From Authorization to Insight

Data Supply Chain is the life cycle of data entering an organization, undergoing transformation and standardization, and coming out as information ready to be consumed by users within the organization.

Big-data empowered organizations, such as banks, financial institutions, insurance and health organizations, hold vast amounts of data. They obtain a huge amount of data from their own internal activity as well as external sources.

Data is not very usable while kept in its raw format, hence data-driven organizations must digest and analyze the data to gain useful insights and make smarter business decisions. Data scientists, engineers, analysts, and developers use tools such as Looker, Tableau, SAS, TensorFlow, Jupyter and even Python to process the data into a human readable report.
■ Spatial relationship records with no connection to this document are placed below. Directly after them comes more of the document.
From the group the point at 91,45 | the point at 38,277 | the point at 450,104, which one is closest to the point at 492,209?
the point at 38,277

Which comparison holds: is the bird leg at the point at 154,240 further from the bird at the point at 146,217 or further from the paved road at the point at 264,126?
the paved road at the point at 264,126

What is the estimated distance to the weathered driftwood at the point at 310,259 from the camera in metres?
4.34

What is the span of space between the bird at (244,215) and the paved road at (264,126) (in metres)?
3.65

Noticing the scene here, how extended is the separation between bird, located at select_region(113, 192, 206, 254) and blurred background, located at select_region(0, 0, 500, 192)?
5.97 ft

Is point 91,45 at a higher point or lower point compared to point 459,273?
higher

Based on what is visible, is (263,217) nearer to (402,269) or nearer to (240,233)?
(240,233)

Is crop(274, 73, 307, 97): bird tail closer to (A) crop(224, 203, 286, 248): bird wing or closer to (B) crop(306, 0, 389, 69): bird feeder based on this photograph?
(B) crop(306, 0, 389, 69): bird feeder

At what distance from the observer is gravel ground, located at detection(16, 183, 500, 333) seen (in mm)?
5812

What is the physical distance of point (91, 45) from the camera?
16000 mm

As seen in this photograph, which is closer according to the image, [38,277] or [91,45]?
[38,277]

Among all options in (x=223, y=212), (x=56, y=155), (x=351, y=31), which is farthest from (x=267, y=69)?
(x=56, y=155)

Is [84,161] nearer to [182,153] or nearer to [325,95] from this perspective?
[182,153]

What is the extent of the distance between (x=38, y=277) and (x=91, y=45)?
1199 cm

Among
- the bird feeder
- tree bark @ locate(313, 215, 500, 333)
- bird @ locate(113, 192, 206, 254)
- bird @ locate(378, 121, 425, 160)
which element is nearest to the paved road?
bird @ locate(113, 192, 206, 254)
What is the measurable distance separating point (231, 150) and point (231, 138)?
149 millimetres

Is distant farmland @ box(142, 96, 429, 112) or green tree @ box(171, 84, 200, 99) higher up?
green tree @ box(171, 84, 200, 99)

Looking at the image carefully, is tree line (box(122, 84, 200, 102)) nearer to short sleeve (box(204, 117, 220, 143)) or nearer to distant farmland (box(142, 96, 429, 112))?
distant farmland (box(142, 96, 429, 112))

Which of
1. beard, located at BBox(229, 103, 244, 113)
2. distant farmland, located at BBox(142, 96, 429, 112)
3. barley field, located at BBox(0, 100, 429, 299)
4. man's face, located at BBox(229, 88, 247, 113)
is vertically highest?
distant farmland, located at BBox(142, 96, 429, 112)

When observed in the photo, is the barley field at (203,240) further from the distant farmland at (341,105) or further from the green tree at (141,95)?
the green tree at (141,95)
But, a question arises… Who can actually access the data?

Data Usage Restrictions

Data driven organizations in the financial industry face a lot of regulations while using their data. The most famous regulation is the GDPR, but in fact there are thousands of regulatory rules that a bank must comply with while using its data. In addition to regulations, there are restrictions issued by standardization organizations, on top of the obligations and guidance generated by the bank itself.

Regulatory compliance can become a mess, especially for multinational banking institutions, requiring them to follow multiple regulatory alerts from multiple sources, including international and federal.

The United Kingdom has 6 financial regulatory authorities, the European Union has 5 regulatory authorities, and the USA has 11 federal regulatory authorities. Each state in the USA has its own banking authority, and almost any country in the world has one (Wikipedia).

Regulation rules from multiple banking authorities sometimes overlap or collide.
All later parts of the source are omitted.